Re: Platonia and causality

From: Abram Demski <abramdemski.domain.name.hidden>
Date: Sun, 30 Nov 2008 14:23:58 -0500

Günther,

This analysis is also needed for the counterfactual objection to MGA
to be fully fleshed-out... the counterfactuals on the physical level
need to correspond to counterfactuals on the platonic level,
presumably arising from a notion of causality on the platonic level.
Perhaps we could see causation in Platonia as some form of direct
logical implication. This works despite the timeless nature of
platonia... but it also introduces a dependance on the particular
axiomization used to represent a logical structure. One axiomization
of numbers might give rise to a somewhat different causal structure
than another.

--Abram

On Sun, Nov 30, 2008 at 12:53 PM, Günther Greindl
<guenther.greindl.domain.name.hidden> wrote:
>
> Hi all,
>
> Bruno, do you still keep a notion of causality and the likes in
> platonia? I have collected these snips from some recent posts:
>
> Brent Meeker wrote:
>
> >But is causality an implementation detail? There seems to be an
> >implicit
> >assumption that digitally represented states form a sequence just
> >because there
> >is a rule that defines that sequence, but in fact all digital (and
> >other)
━━━━━━━━━━━━━━━━━━━━━━━━━━━━━━
• **GOALS**:
(1) Count the lines in the listing that contain the string "feet", matching case exactly, and give only the number.
(2) Continue the mailing-list post on Platonia and causality from its last line.
The post and the listing come from separate sources.

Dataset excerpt
━━━━━━━━━━━━━━━━━━━━━━━━━━━━━━
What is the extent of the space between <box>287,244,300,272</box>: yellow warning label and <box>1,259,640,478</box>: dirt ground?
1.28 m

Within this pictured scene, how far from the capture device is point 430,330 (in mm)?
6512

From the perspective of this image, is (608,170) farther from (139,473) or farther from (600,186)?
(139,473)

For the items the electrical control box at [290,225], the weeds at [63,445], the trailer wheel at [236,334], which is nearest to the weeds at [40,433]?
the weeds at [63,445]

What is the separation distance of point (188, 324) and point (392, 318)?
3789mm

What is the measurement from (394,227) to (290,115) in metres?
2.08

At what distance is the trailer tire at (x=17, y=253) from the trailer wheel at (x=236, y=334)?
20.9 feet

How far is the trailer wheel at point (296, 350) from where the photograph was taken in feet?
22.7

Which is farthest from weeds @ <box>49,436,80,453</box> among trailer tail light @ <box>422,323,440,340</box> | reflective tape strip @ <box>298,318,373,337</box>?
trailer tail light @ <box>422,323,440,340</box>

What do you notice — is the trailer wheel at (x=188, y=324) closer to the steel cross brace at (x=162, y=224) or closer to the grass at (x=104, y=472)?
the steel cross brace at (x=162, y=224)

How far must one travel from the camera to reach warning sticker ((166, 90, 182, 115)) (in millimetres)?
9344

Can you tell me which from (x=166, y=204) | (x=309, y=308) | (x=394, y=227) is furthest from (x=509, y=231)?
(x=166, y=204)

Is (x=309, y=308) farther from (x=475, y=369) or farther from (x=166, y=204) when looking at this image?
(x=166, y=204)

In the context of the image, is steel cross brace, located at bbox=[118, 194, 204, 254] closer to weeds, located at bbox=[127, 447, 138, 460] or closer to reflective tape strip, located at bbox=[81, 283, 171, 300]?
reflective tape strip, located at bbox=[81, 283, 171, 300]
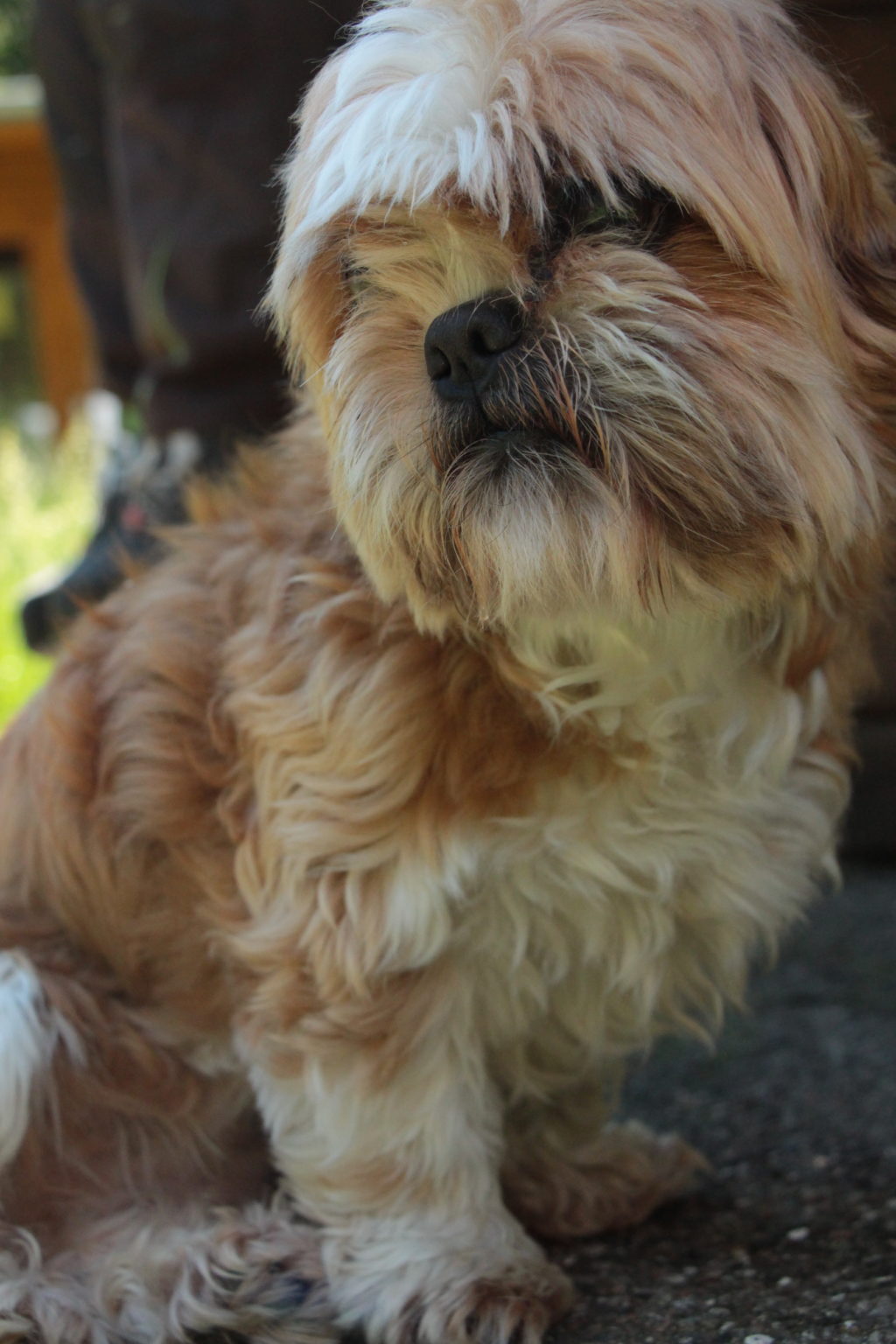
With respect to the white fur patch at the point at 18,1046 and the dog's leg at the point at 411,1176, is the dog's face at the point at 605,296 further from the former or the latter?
the white fur patch at the point at 18,1046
━━━━━━━━━━━━━━━━━━━━━━━━━━━━━━
• **ANSWERS FOR THIS EXERCISE**:
(1) 2

(2)
> >sequences depend on causal chains.
>
> Kory wrote:
>
> > I have an intuition that causality
> >(or its logical equivalent in Platonia) is somehow important for
> >consciousness. You argue that the the slide from Fully-Functional
> >Alice to Lucky Alice (or Fully-Functional Firefox to Lucky Firefox)
> >indicates that there's something wrong with this idea. However, you
> >have an intuition that order is somehow important for consciousness.
>
> But we must realise that causality is a concept that is deeply related
> (cognitively, in humans) to time and physical change.
>
> But both time and space _emerge_ only from the inside view (1st person
> or 1st person shareable) in the sum over all computations.
>
> In Platonia (viewed, for the time being, ludicrously and impossibly,
> from the outside) - there is no notion of time, space, sequentiality,
> before and after.
>
> The very notion of causation must be one that arises only in the inside
> view, as a "succession" of consistent patterns.
>
> In a sense, order (shareable histories) must arise from the Platonic
> Eternal Mess (chaos) -> somehow along the lines of self-organization maybe:
> http://en.wikipedia.org/wiki/Self-organization#Self-organization_in_mathematics_and_computer_science
>
> In this sense, the computations would "assemble themselves" to
> "consistent histories".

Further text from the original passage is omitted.